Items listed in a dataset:
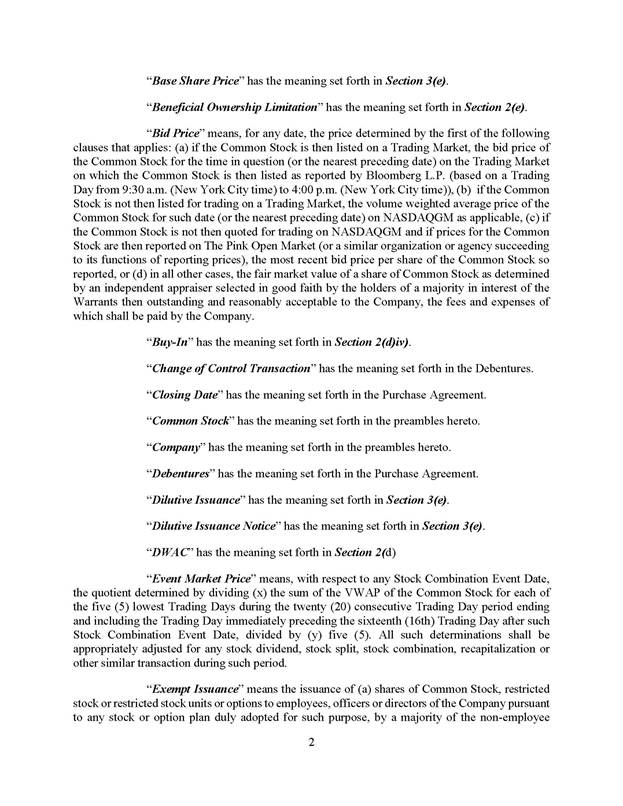 "Base Share Price" has the meaning set forth in Section 3(e).

"Beneficial Ownership Limitation" has the meaning set forth in Section 2(e).

"Bid Price" means, for any date, the price determined by the first of the following clauses that applies: (a) if the Common Stock is then listed on a Trading Market, the bid price of the Common Stock for the time in question (or the nearest preceding date) on the Trading Market on which the Common Stock is then listed as reported by Bloomberg L.P. (based on a Trading Day from 9:30 a.m. (New York City time) to 4:00 p.m. (New York City time)), (b) if the Common Stock is not then listed for trading on a Trading Market, the volume weighted average price of the Common Stock for such date (or the nearest preceding date) on NASDAQGM as applicable, (c) if the Common Stock is not then quoted for trading on NASDAQGM and if prices for the Common Stock are then reported on The Pink Open Market (or a similar organization or agency succeeding to its functions of reporting prices), the most recent bid price per share of the Common Stock so reported, or (d) in all other cases, the fair market value of a share of Common Stock as determined by an independent appraiser selected in good faith by the holders of a majority in interest of the Warrants then outstanding and reasonably acceptable to the Company, the fees and expenses of which shall be paid by the Company.

"Buy-In" has the meaning set forth in Section 2(d)iv).

"Change of Control Transaction" has the meaning set forth in the Debentures.

"Closing Date" has the meaning set forth in the Purchase Agreement.

"Common Stock" has the meaning set forth in the preambles hereto.

"Company" has the meaning set forth in the preambles hereto.

"Debentures" has the meaning set forth in the Purchase Agreement.

"Dilutive Issuance" has the meaning set forth in Section 3(e).

"Dilutive Issuance Notice" has the meaning set forth in Section 3(e).

"DWAC" has the meaning set forth in Section 2(d)

"Event Market Price" means, with respect to any Stock Combination Event Date, the quotient determined by dividing (x) the sum of the VWAP of the Common Stock for each of the five (5) lowest Trading Days during the twenty (20) consecutive Trading Day period ending and including the Trading Day immediately preceding the sixteenth (16th) Trading Day after such Stock Combination Event Date, divided by (y) five (5). All such determinations shall be appropriately adjusted for any stock dividend, stock split, stock combination, recapitalization or other similar transaction during such period.

"Exempt Issuance" means the issuance of (a) shares of Common Stock, restricted stock or restricted stock units or options to employees, officers or directors of the Company pursuant to any stock or option plan duly adopted for such purpose, by a majority of the non-employee

2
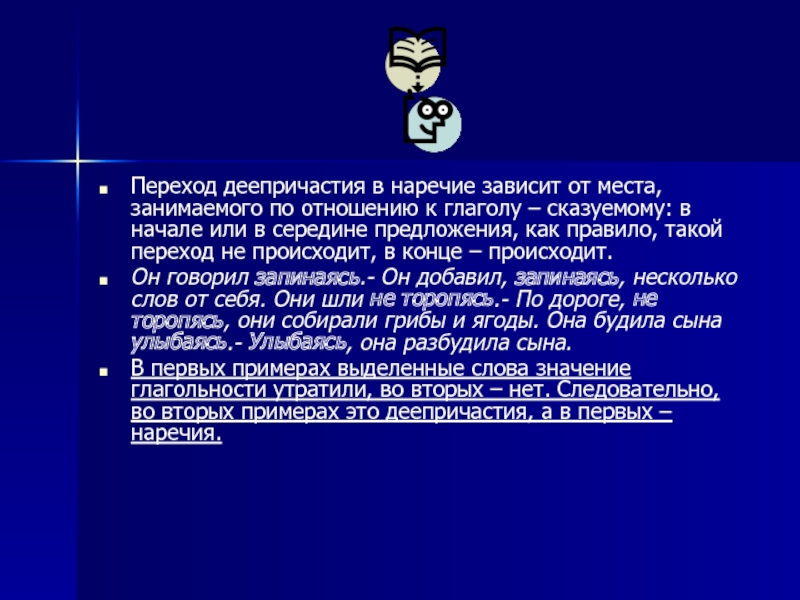 Переход деепричастия в наречие зависит от места, занимаемого по отношению к глаголу – сказуемому: в начале или в середине предложения, как правило, такой переход не происходит, в конце – происходит.

Он говорил запинаясь.- Он добавил, запинаясь, несколько слов от себя. Они шли не торопясь.- По дороге, не торопясь, они собирали грибы и ягоды. Она будила сына улыбаясь.- Улыбаясь, она разбудила сына.

В первых примерах выделенные слова значение глагольности утратили, во вторых – нет. Следовательно, во вторых примерах это деепричастия, а в первых – наречия.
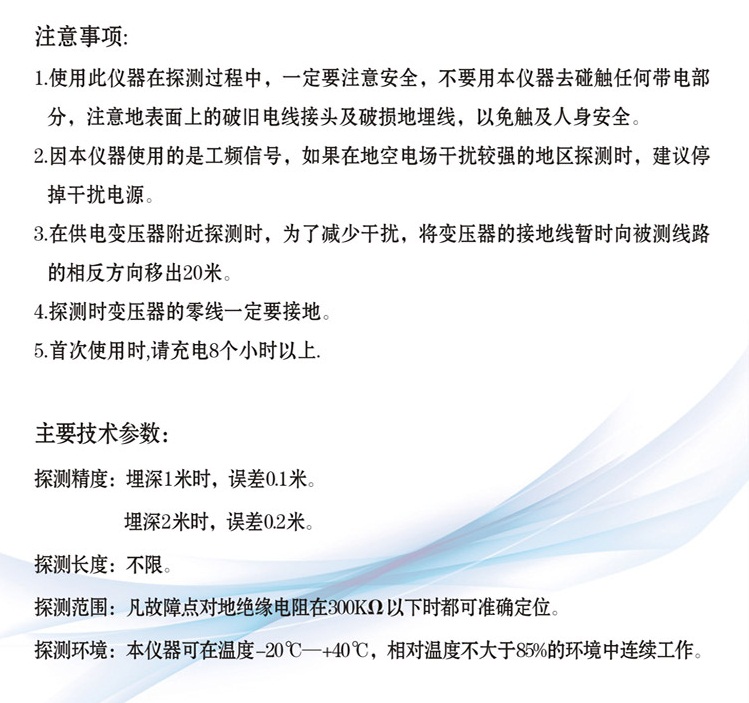 注意事项:

1.使用此仪器在探测过程中，一定要注意安全，不要用本仪器去碰触任何带电部分，注意地表面上的破旧电线接头及破损地埋线，以免触及人身安全。

2.因本仪器使用的是工频信号，如果在地空电场干扰较强的地区探测时，建议停掉干扰电源。

3.在供电变压器附近探测时，为了减少干扰，将变压器的接地线暂时向被测线路的相反方向移出20米。

4.探测时变压器的零线一定要接地。

5.首次使用时,请充电8个小时以上.

主要技术参数:

探测精度：埋深1米时，误差0.1米。

埋深2米时，误差0.2米。

探测长度：不限。

探测范围：凡故障点对地绝缘电阻在300KΩ以下时都可准确定位。

探测环境：本仪器可在温度-20℃—+40℃，相对温度不大于85%的环境中连续工作。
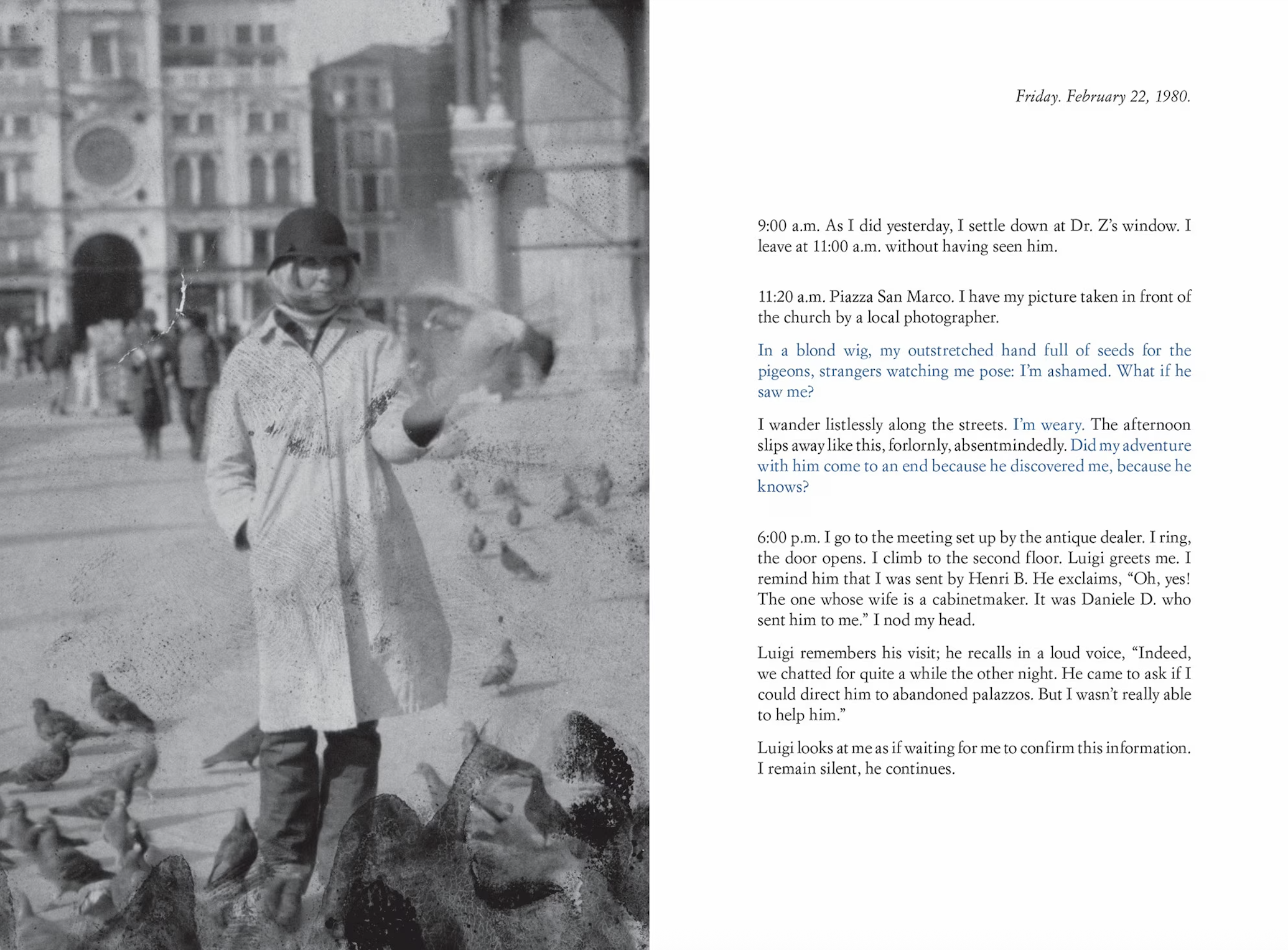 Friday. February 22, 1980.

9:00 a.m. As I did yesterday, I settle down at Dr. Z's window. I leave at 11:00 a.m. without having seen him.

11:20 a.m. Piazza San Marco. I have my picture taken in front of the church by a local photographer.

In a blond wig, my outstretched hand full of seeds for the pigeons, strangers watching me pose: I'm ashamed. What if he saw me?

I wander listlessly along the streets. I'm weary. The afternoon slips away like this, forlornly, absentmindedly. Did my adventure with him come to an end because he discovered me, because he knows?

6:00 p.m. I go to the meeting set up by the antique dealer. I ring, the door opens. I climb to the second floor. Luigi greets me. I remind him that I was sent by Henri B. He exclaims, "Oh, yes! The one whose wife is a cabinetmaker. It was Daniele D. who sent him to me." I nod my head.

Luigi remembers his visit; he recalls in a loud voice, "Indeed, we chatted for quite a while the other night. He came to ask if I could direct him to abandoned palazzos. But I wasn't really able to help him."

Luigi looks at me as if waiting for me to confirm this information. I remain silent, he continues.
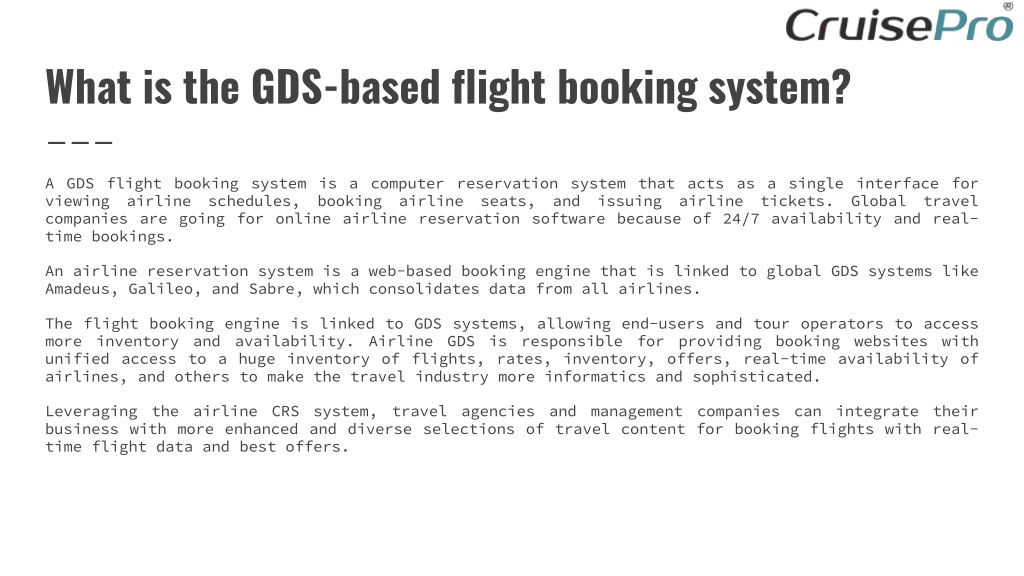 CruisePro®

What is the GDS-based flight booking system?

A GDS flight booking system is a computer reservation system that acts as a single interface for viewing airline schedules, booking airline seats, and issuing airline tickets. Global travel companies are going for online airline reservation software because of 24/7 availability and real-time bookings.

An airline reservation system is a web-based booking engine that is linked to global GDS systems like Amadeus, Galileo, and Sabre, which consolidates data from all airlines.

The flight booking engine is linked to GDS systems, allowing end-users and tour operators to access more inventory and availability. Airline GDS is responsible for providing booking websites with unified access to a huge inventory of flights, rates, inventory, offers, real-time availability of airlines, and others to make the travel industry more informatics and sophisticated.

Leveraging the airline CRS system, travel agencies and management companies can integrate their business with more enhanced and diverse selections of travel content for booking flights with real-time flight data and best offers.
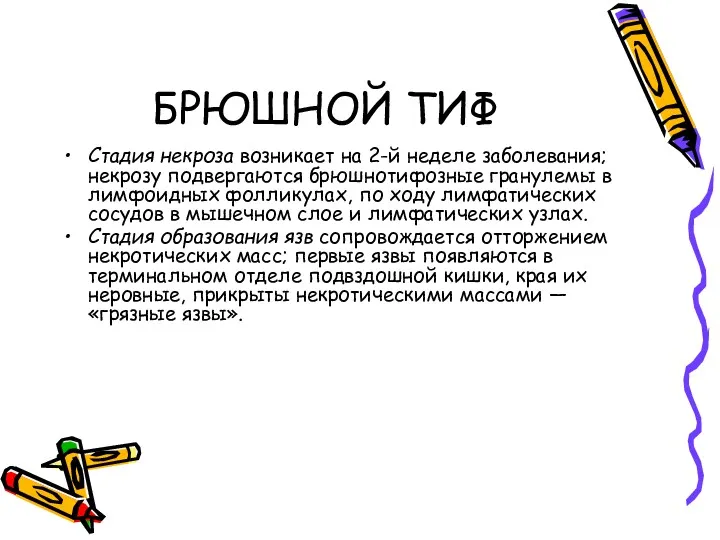 БРЮШНОЙ ТИФ

• Стадия некроза возникает на 2-й неделе заболевания; некрозу подвергаются брюшнотифозные гранулемы в лимфоидных фолликулах, по ходу лимфатических сосудов в мышечном слое и лимфатических узлах.
• Стадия образования язв сопровождается отторжением некротических масс; первые язвы появляются в терминальном отделе подвздошной кишки, края их неровные, прикрыты некротическими массами — «грязные язвы».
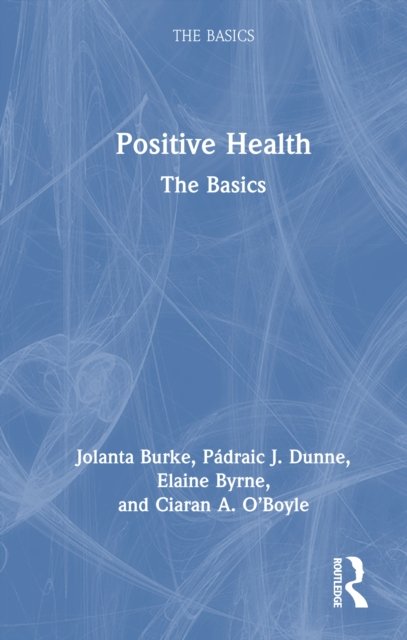 THE BASICS

Positive Health

The Basics

Jolanta Burke, Pádraic J. Dunne,
Elaine Byrne,
and Ciaran A. O'Boyle

ROUTLEDGE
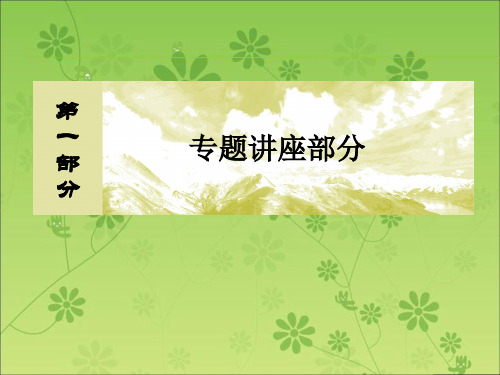 第一部分

专题讲座部分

Directions
Your task is to repeat exactly the lines from the beginning of the data to the line that contains "in Section 2(e).", both ends included, leaving out pictures.

Answer box
 "Base Share Price" has the meaning set forth in Section 3(e).

"Beneficial Ownership Limitation" has the meaning set forth in Section 2(e).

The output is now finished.